2. Other equipment inspection

It is mainly used to seek the cause of anemia or the primary disease of secondary symptomatic anemia. Such as endoscopy and gastrointestinal angiography to diagnose the cause of digestive tract tumors or other gastrointestinal bleeding. Bone X-ray film assists in the diagnosis of multiple myeloma and bone metastases. CT, ultrasound, etc., examination of multiple organs, multiple sites of lymph node lesions.

Diagnosis

Differential diagnosis

When the skin is severely anemia, the skin tends to be waxy yellow. The longer course of the disease is often fatigued, dry hair, low nutrition, and sluggish growth. Physical examination revealed increased heart rate, increased pulse, increased arterial pressure, and sometimes capillary pulsation.
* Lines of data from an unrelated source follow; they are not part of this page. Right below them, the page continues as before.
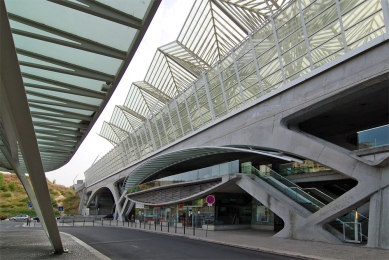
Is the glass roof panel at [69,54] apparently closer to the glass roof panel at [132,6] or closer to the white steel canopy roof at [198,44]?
the glass roof panel at [132,6]

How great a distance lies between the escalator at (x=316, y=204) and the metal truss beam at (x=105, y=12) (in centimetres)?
1608

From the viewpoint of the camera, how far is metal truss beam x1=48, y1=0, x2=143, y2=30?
5199 mm

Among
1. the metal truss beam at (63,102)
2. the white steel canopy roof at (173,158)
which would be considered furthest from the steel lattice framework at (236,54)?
the metal truss beam at (63,102)

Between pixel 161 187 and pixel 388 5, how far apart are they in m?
26.1

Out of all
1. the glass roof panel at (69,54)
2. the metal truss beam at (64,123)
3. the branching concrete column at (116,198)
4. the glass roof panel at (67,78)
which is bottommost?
the branching concrete column at (116,198)

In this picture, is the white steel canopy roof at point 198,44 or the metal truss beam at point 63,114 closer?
the metal truss beam at point 63,114

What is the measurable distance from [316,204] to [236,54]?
45.2 feet

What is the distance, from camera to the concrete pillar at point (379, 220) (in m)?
14.5

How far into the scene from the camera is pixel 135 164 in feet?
180

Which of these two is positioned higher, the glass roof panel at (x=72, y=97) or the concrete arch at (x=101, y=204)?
the glass roof panel at (x=72, y=97)

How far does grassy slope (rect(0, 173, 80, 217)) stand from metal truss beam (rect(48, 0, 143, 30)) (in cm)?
7981

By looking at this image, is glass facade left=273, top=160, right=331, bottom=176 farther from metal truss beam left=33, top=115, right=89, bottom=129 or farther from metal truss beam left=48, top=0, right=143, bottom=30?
metal truss beam left=48, top=0, right=143, bottom=30

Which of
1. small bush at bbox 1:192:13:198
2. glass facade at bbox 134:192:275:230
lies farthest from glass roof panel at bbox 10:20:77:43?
small bush at bbox 1:192:13:198

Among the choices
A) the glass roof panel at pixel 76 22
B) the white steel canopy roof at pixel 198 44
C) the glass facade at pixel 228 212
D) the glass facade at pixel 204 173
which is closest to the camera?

Mild anemia and severe anemia need to be diagnosed by routine blood tests. Hemoglobin below the following values is anemia: 6 months to 6 years old l10 grams / liter, 6 to 14 years old 120 grams / liter, adult male 130 grams / liter, adult female 120 grams / liter, pregnant women 110 grams / liter. The standard of anemia is (g/L): adult male <125, adult female <110, pregnant woman <100. According to the hemoglobin content, the severity of anemia can be divided into the following four levels:

1 Mild: Hemoglobin low limit ~ 91 g / liter, mild symptoms.

2 Moderate: Hemoglobin 90g / liter ~ 61g / liter, flustered and short after physical labor.

3 Severe: Hemoglobin 60g / liter ~ 31g / liter, has been flustered and short when resting.

4 extreme: hemoglobin <30 g / liter, often associated with anemia.